To quote Aziz Ansari: “that’s how words work.”  Feminism isn’t just women who burn their bras, or who yell at men who wolf whistle or people who tell rape jokes.  It’s men, women, and anyone in between who recognize the inequality of standards that are imposed on women to dress a certain way, who disagree with the patriarchal standards that make it okay for men to objectify women, and who support victims of sexual assault.

I ask my family, and anyone who states, with smugness like they’re some kind of trendy hipster because they don’t buy into the “fad” of feminism, if they support equal rights for all.

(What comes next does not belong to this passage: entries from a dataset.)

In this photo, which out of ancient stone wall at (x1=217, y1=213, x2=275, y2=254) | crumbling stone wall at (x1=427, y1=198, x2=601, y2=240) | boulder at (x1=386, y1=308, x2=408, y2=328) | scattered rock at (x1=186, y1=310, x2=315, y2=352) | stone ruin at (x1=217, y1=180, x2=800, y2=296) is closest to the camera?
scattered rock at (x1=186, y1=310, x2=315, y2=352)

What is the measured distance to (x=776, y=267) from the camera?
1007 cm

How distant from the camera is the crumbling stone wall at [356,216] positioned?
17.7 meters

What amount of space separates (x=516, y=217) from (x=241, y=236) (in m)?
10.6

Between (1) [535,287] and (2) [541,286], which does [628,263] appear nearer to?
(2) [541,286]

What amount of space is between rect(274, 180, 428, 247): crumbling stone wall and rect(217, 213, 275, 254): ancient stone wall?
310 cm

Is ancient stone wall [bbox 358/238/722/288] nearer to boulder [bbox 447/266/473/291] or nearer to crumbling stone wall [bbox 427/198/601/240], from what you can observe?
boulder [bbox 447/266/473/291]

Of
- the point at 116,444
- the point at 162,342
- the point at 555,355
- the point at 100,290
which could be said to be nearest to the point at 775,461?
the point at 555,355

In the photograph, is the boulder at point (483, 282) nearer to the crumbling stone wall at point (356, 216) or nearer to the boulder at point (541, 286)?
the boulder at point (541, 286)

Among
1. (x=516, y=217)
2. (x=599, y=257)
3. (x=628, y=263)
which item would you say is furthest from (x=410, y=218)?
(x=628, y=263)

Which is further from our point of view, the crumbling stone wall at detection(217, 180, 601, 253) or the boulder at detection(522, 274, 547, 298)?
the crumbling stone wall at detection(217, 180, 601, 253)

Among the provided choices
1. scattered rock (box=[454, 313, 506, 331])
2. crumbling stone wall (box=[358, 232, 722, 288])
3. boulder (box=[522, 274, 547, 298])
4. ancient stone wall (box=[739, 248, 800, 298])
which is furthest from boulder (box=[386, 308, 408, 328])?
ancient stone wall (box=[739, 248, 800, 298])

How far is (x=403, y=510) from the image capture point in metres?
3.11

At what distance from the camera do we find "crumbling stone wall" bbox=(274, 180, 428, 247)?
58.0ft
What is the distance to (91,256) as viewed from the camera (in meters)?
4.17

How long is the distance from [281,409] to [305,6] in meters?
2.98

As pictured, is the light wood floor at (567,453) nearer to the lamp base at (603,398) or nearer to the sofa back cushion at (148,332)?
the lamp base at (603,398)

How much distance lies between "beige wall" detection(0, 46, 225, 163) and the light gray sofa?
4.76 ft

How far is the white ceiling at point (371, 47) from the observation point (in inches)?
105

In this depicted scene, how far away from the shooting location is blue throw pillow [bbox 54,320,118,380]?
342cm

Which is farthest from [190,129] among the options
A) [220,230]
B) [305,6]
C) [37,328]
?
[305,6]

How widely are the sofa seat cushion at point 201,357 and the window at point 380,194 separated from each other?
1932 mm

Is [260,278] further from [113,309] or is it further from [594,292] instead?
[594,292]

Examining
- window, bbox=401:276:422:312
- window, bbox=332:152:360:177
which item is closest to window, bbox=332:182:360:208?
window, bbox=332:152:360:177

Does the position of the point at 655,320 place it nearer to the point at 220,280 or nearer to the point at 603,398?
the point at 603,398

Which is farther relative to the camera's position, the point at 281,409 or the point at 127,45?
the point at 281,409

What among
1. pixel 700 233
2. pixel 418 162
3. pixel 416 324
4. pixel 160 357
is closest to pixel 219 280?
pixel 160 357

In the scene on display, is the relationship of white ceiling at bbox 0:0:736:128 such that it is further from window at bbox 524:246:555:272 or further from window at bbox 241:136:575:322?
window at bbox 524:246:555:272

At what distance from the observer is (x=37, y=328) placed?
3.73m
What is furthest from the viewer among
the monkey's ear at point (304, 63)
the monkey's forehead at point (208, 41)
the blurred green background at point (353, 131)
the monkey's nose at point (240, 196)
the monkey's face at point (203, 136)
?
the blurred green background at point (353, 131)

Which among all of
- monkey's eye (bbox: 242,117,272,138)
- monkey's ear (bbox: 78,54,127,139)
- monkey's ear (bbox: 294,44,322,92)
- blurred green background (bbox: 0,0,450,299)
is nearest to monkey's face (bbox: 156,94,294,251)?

The typical response is eye rolling, like I must be dumbing it down.  But feminism is that simple.  It involves many complex things, mostly the end of sexism, but the core of any feminist belief is that everyone deserves equality.

Studies have shown that female college students on average work harder than their male counterparts, are less likely to ask for help from professors, like extensions on paper due dates, and will typically be more involved in extracurricular activities.  There is a sense of urgency for women, a desperation to be the best and push yourself as hard as possible, so you have the best chance of earning the money and opportunities you deserve.

I was extremely angry the day I read that women with A’s in school will end up making as much as men with C’s based on the wage gap.  I knew the statistic that women make about 76% less than men (white women at least; the number drops for women of color), but seeing it laid out like that is infuriating.  The guy slumping in his desk next to me who chose anthropology as a major just because of the trips and probably hasn’t even turned in the paper that was due last week could end up making as much as me in the future.  That’s absurd.

Being calm about sexism and “letting it happen” because you need to be a “good girl” and might sound shriek-y or make a fuss just let’s the issues continue.  We deserve better.

The women who are against feminism because they enjoy cooking for their family, or being a stay-at-home mother, are missing another key point of feminism- the right of a person to choose what they want to do with their life and have that decision respected and supported. 

Yes, it sounds like a word that is female-centric, but women are the ones who have been the most oppressed throughout history.

It doesn’t mean that feminists don’t support a woman’s right to have a career and a family without being seen as selfish, or a man’s right to stay at home and raise his children without being seen as lazy or incompetent.  Feminism means supporting rape victims of any gender. It means that same-sex couples deserve the ability to get married.  It means that transgender individuals deserve the acceptance and the accommodations they need.  Believing in these things means you have an understanding of what humanity is and you are therefore, a feminist.

Anna is a sophomore at Hartwick College, majoring in anthropology and history.